Sunday, July 19, 2009

Comfort

The past three nights I have been unable to work on my book. This is due to one night of exhaustion and two nights of one or two cranky babies in need of constant attention. This lack of creative outlet brought on no small amount of gloom from me. 
I'm continually surprised by how much I crave writing. I need it in my life every day, it restores me. I am currently working on four different writing projects. Rather than feel scattered by that number I feel relieved, because I am free to pour creativity into a specific venue depending on where I am on that particular evening.  I clean the house, put everyone to bed and go to my little corner of the home and write. Write write write write. Write until a satisfied warmth spreads all over my body that I have created something. Truly, a deeper warmth than a cup of frothy cocoa on a cold night. Writing comforts me.  Comfort. What a deep and abiding life long need. Comfort from the familiar, comfort from something special, comfort from companionship. How many forms it can take but what singular result of peace and satisfaction it always brings.

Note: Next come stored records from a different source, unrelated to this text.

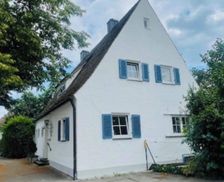 Germany BY Vohburg an der Donau vacation rental compare prices direct by owner 36164451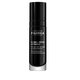 Ser de fata revitalizant Intensive Global Repair, 30 ml, Filorga 611014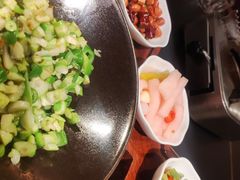 -索溪山寨·湘西饮食文化博物馆(标志门店)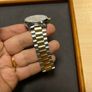 Gucci Watch Image 9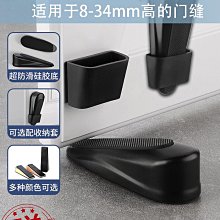 門阻器 卡通創意門擋門塞門阻頂門矽膠防撞門碰抵門器門楔子擋門器--T 歷史價格詳細信息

Something rather extraordinary happened on Friday. My mother had left for a long trip and consequently asked her cleaning lady to come and help me at our new home. I was excited to have M. come to my home since she is a cleaning miracle worker, to say the least. M is also a beautiful person and I love talking to her. She has had an incredibly hard life and currently endures a great deal of hardship. 
While she was here we started talking about an old friendship she had lost. M. seemed to still be grieving over this loss, the lady had been a true and loyal friend to her and they had lost touch through happenstance and not by fallout or argument. She desperately tried to locate her friend once M. moved to the United States, but she had no idea where in the world (literally) this person might be. My heart broke for her and I told her that I would try and track this long lost friend if I could. I walked her to the door, talked to her about some gardening plans I have and watched her take off down the path. I watched her leave and thought to myself, "how in the world am I ever going to find this person? I shouldn't have said anything at all!"
Can you believe that I managed to find this woman not three hours after M. left my home? I sent ONE email to SIX people, and before I went to bed on Friday night I had all ready corresponded via email with M's long lost friend. They were happily reunited on Sunday by telephone.  


I do not believe that it is a small world. I believe our world---our great, vast, delightfully ordered, meticulously planned world---is lovingly held by a personal God that wanted to bring tremendous comfort to a small, poor woman by reinstating a lost friendship after twelve years.